____ Extract provided

A Marital Perspective by Robert Socha
What if we praised things that encouraged chastity, humility, and virtue? What would the positive implications be? How would those undertones affect the culture? What positive long-term effects would culminate?
For example, this weekend, I was at a wedding where the bride’s father spoke about his relationship with his daughter and newly crowned son-in-law. He said he took his daughter’s fiancée to breakfast multiple times and had good heart-to-heart discussions about their future. Following is a truncated remembrance of the talks:
Father of the Bride: “Son, I am not a fairy-tale guy. I don’t believe that there is one woman who was perfectly made only for one man and vice versa. The tales are not true; they only end in disappointment. But, if you are willing to choose my daughter every day for the rest of your life, every day, then I’m okay with that.”
Fiancée: “Yes, sir, I am willing.”

________

• [Instruction A]:
Reproduce the marriage essay from "A Marital Perspective" to "effects would culminate?".
• [Instruction B]:
In the marriage essay, where did the bride's father take his daughter's fiancée multiple times?
• [Instruction C]:
Pick up the marriage essay after its last line and keep writing it.

____ Records provided

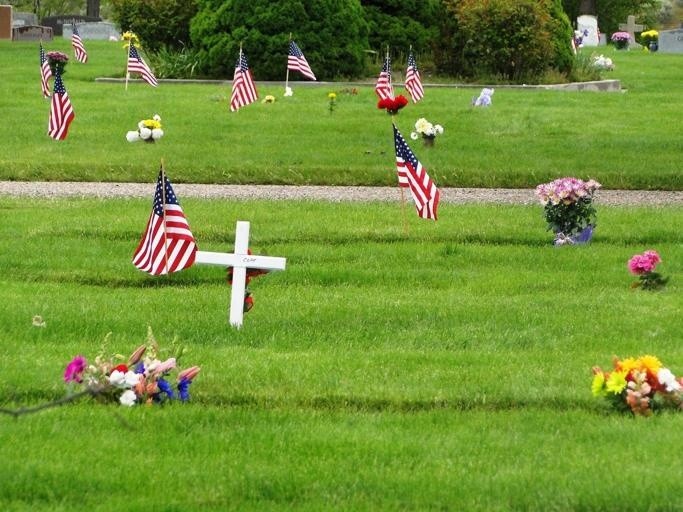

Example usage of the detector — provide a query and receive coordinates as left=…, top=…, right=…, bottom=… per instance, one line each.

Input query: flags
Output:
left=72, top=21, right=87, bottom=63
left=286, top=40, right=317, bottom=81
left=230, top=49, right=257, bottom=112
left=374, top=56, right=395, bottom=102
left=39, top=43, right=51, bottom=98
left=132, top=163, right=198, bottom=276
left=47, top=67, right=74, bottom=142
left=393, top=128, right=439, bottom=221
left=404, top=50, right=425, bottom=103
left=126, top=41, right=157, bottom=87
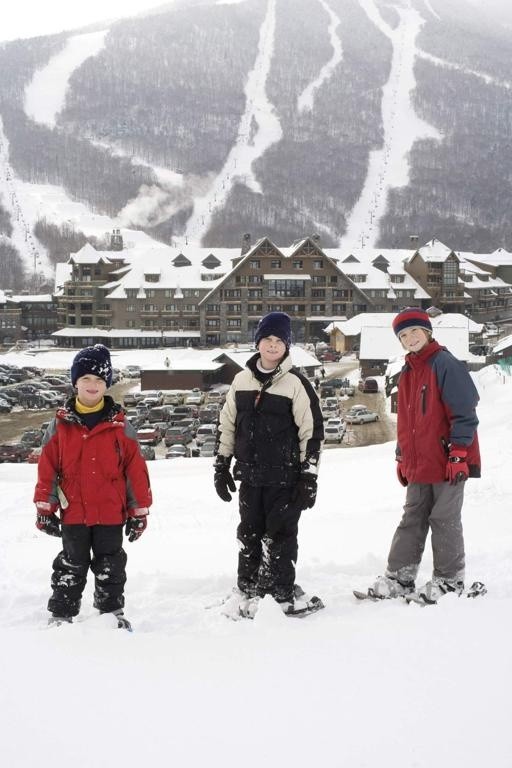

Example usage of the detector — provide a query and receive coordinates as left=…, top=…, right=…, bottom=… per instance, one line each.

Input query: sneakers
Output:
left=114, top=615, right=134, bottom=632
left=368, top=575, right=415, bottom=599
left=409, top=578, right=465, bottom=608
left=274, top=595, right=310, bottom=614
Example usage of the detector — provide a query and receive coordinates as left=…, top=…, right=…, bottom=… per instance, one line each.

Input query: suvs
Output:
left=0, top=442, right=33, bottom=463
left=314, top=347, right=341, bottom=356
left=358, top=378, right=379, bottom=393
left=41, top=421, right=50, bottom=434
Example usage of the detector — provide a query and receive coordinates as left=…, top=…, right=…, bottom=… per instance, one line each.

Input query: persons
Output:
left=213, top=311, right=325, bottom=616
left=34, top=343, right=153, bottom=632
left=350, top=306, right=488, bottom=603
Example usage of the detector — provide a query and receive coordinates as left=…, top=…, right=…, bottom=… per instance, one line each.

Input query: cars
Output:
left=320, top=378, right=347, bottom=443
left=111, top=367, right=121, bottom=384
left=122, top=365, right=144, bottom=378
left=484, top=321, right=496, bottom=330
left=317, top=352, right=340, bottom=362
left=340, top=384, right=356, bottom=397
left=29, top=447, right=43, bottom=463
left=123, top=388, right=226, bottom=460
left=20, top=428, right=44, bottom=447
left=345, top=410, right=379, bottom=424
left=348, top=405, right=368, bottom=410
left=1, top=363, right=79, bottom=413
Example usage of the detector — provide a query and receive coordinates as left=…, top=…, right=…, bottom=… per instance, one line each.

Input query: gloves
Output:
left=36, top=512, right=63, bottom=539
left=290, top=473, right=318, bottom=512
left=395, top=455, right=408, bottom=487
left=124, top=516, right=147, bottom=542
left=212, top=462, right=238, bottom=504
left=442, top=443, right=469, bottom=487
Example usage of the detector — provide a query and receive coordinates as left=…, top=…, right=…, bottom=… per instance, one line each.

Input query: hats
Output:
left=254, top=311, right=292, bottom=350
left=71, top=345, right=113, bottom=389
left=392, top=307, right=433, bottom=339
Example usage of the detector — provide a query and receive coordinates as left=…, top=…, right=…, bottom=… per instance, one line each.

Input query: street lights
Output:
left=464, top=310, right=472, bottom=329
left=38, top=330, right=41, bottom=348
left=161, top=328, right=165, bottom=347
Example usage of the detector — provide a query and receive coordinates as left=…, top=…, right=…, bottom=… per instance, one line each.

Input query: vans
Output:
left=17, top=340, right=35, bottom=350
left=468, top=344, right=493, bottom=356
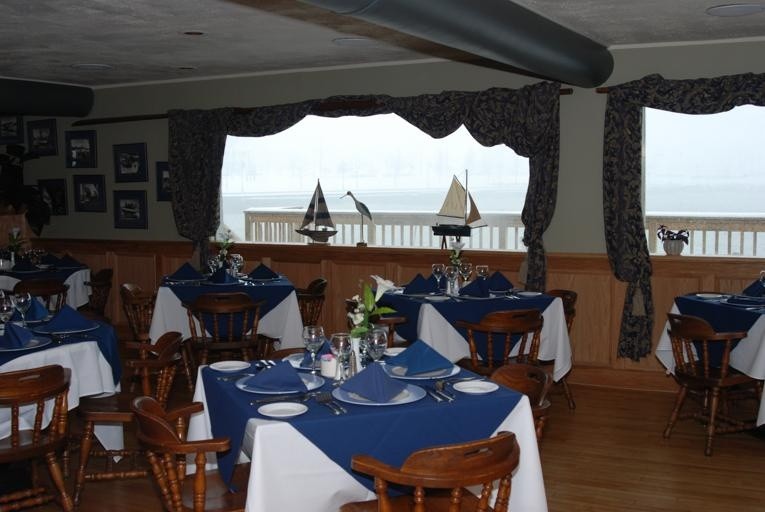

________

• [Final answer A]:
A Marital Perspective by Robert Socha
What if we praised things that encouraged chastity, humility, and virtue? What would the positive implications be? How would those undertones affect the culture? What positive long-term effects would culminate?

• [Final answer B]:
To breakfast.

• [Final answer C]:
Father of the Bride: ” Son, I noticed you and my daughter are getting very close and kissing. These are natural tendencies that are normal and healthy in the right setting. My daughter’s virtue is vital to her character, as I understand your virtue is to you. If you were to betray her trust and steal it from her before you have both said, ‘I do,’ then it may cause irreparable harm and difficulty I would rather see you avoid. And if you keep kissing her the way you have been, I can see a slippery slope toward a premarital romance.”
Fiancée: “We have been getting close. I will think about what you have said.”
Father of the Bride, after walking in on a pretty severe argument: “Son, my daughter comes by her passionate defense naturally. She has her mom and me as examples, and we are both very passionate people whose legendary arguments have sewn small seeds of anger, rebellion, mistrust, and divisiveness. These vices are difficult to overcome independently, let alone grouping them together. Once you are married and behind the safety of your own place, when these disagreements rear their ugly head, and they will, they will be more pronounced, and there will be nowhere to run to escape the emotion. You must be willing to maintain a level head, a gentle answer, and a strong position until resolution comes. If you are unwilling to do that, now is the time to leave. After exchanging vows, leaving is not an option.”
Fiancée: “I know. I love her and am willing.”
Other discussions included finances and provision, family and children, and cultural differences that two newlyweds must overcome. The breakfasts were a tremendous blessing to both the father and the son-in-law.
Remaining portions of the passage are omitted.